* **MATERIALS PROVIDED**
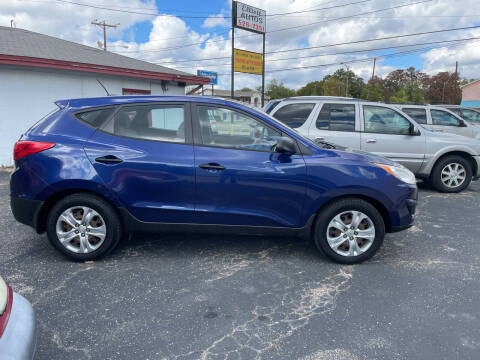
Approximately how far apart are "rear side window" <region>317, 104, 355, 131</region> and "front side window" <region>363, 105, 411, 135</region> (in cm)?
30

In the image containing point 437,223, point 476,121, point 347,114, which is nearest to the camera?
point 437,223

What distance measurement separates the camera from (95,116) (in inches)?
145

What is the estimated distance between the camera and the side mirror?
3490 mm

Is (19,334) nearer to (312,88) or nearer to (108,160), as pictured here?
(108,160)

* **WHAT IS REQUIRED**
Rewrite the items from the line holding "What distance measurement" through the end of the items, inclusive, replacing "camera" with "viewpoint" and leaving everything else unchanged.

* **RESULT FOR THIS EXERCISE**
What distance measurement separates the viewpoint from (95,116) (in inches)?
145

What is the estimated distance between the viewpoint and the side mirror?
3490 mm

Is (19,334) nearer to (312,88) or nearer to (108,160), as pictured here?
(108,160)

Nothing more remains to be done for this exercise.